気持ち悪いったらありゃしない。今までの経験からの対処方法は沈黙か、それこそ倣って適当に流すか。
しかし頭が良い彼をそうするのは難しそうだ。
「言いたくないなら別にいいけど」
こうやって逃げ道を用意するのもそうだ。場を改めるための煙草を勧めてきた。この部屋に染み付いた彼の匂いの煙は俺の目の前で上っては散っていく。
俺も煙草に火を点けた。悪いと示唆される煙は、俺の息を整えてくれるのだから面白い。
それからユーキ君は通勤用のバッグから小さな箱を取り出した。カカオの形に似ているチョコレートのパッケージ、まさにチョコレートの箱だ。引き出しタイプで、ざら、と引き寄せられるチョコ達が音を立てる。
「何かある時、俺はこれを食う」
一粒食べてみせたユーキ君の口から、かりっ、と小気味いい音がする。どうやらアーモンド入りのようだ。

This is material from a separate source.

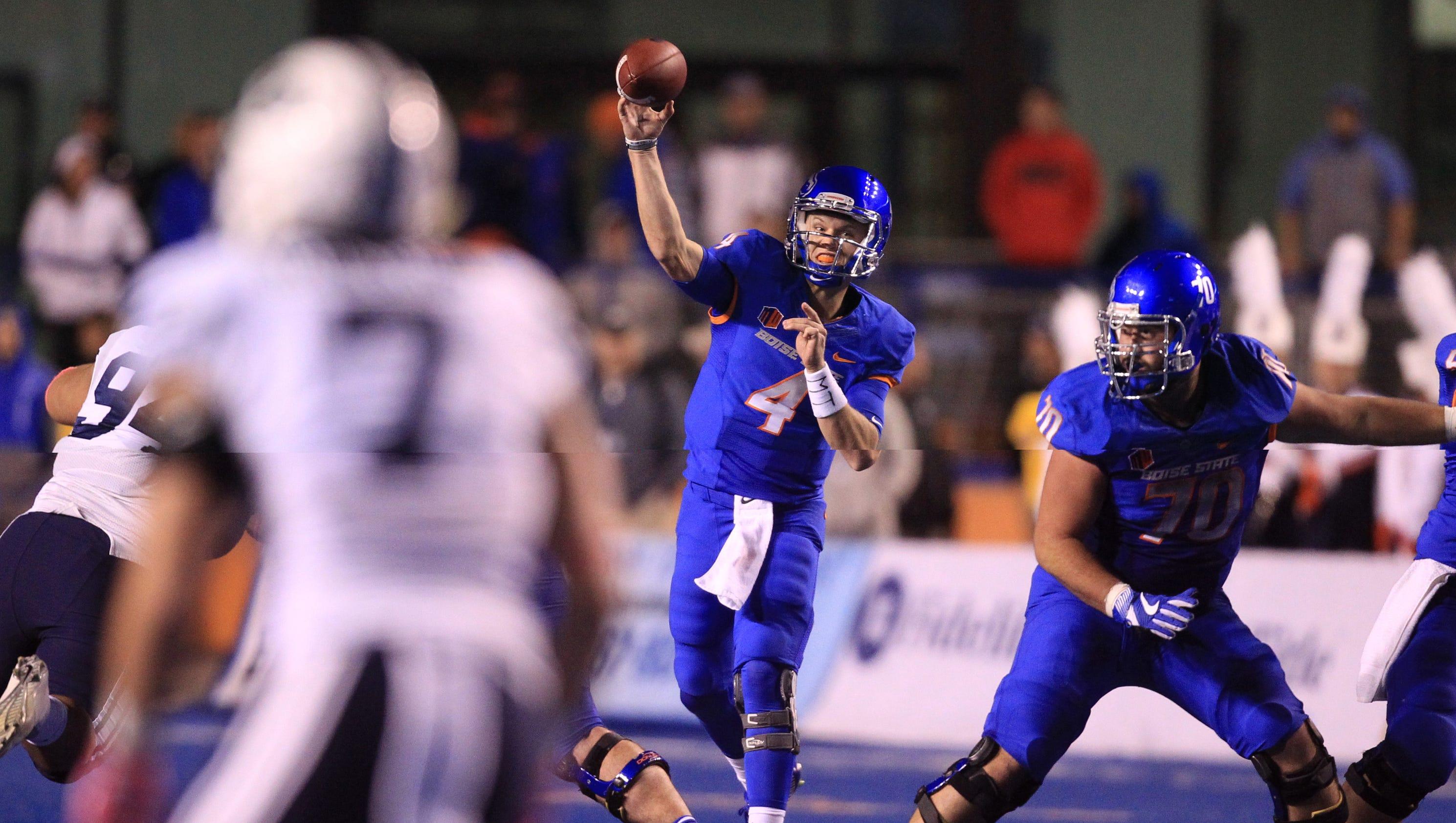 Brett Rypien helps No. 14 Boise State hold off BYU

「ちっこい頃からの癖みたいなもんで、世に色んなチョコ出てっけどこれじゃないと駄目なんです。あんたはそういうのない?」
そう聞かれて俺は目を瞑った。
俺がそういう時に必要とするものは、チョコレートではない。
「……人に会いたくなる」
「うん」
「誰でもいい、と思ってたけど、自然と君に足が向いた」
連絡しなかったのは会えたらいいなくらいに思っていたからだ。絶対じゃなく、偶然のように会いたかった。
俺は目を瞑ったまま手探りでユーキ君の肩から背中へと触れ、撫でる。すぐに拒否され手でもつねられるかと思いきや、彼の指が俺の唇に当たった。思わず目を開けると指ではないと知り、チョコレートが一粒、押し当てられているのが見え、薄く唇を開けると否が応にも押し込まれた。少し口の中でなぶり、噛んだ瞬間アーモンドの食感とチョコの甘い香りでいっぱいになった。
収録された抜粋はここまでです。